*** Opening Provided data ***

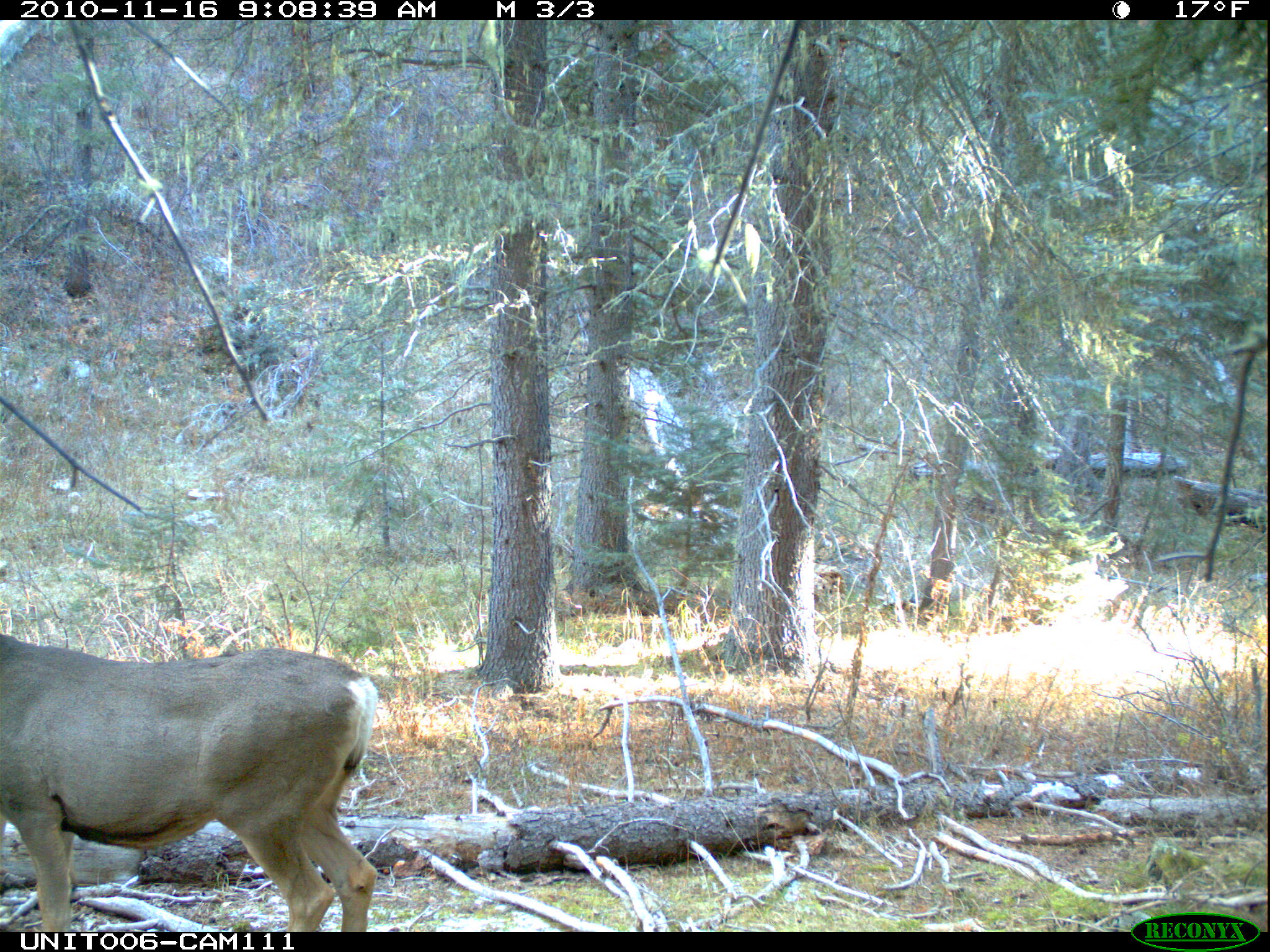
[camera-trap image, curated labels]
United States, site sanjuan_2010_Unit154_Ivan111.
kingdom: Animalia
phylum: Chordata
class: Mammalia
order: Artiodactyla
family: Cervidae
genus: Odocoileus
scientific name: Odocoileus hemionus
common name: mule deer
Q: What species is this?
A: Odocoileus hemionus (mule deer).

*** Closing Provided data ***

Work to complete: Your answer must be the lines from the one containing "United States, site" to the last line of the entries, repeated exactly and with nothing else.

Result for this task:
United States, site sanjuan_2010_Unit154_Ivan111.
kingdom: Animalia
phylum: Chordata
class: Mammalia
order: Artiodactyla
family: Cervidae
genus: Odocoileus
scientific name: Odocoileus hemionus
common name: mule deer
Q: What species is this?
A: Odocoileus hemionus (mule deer).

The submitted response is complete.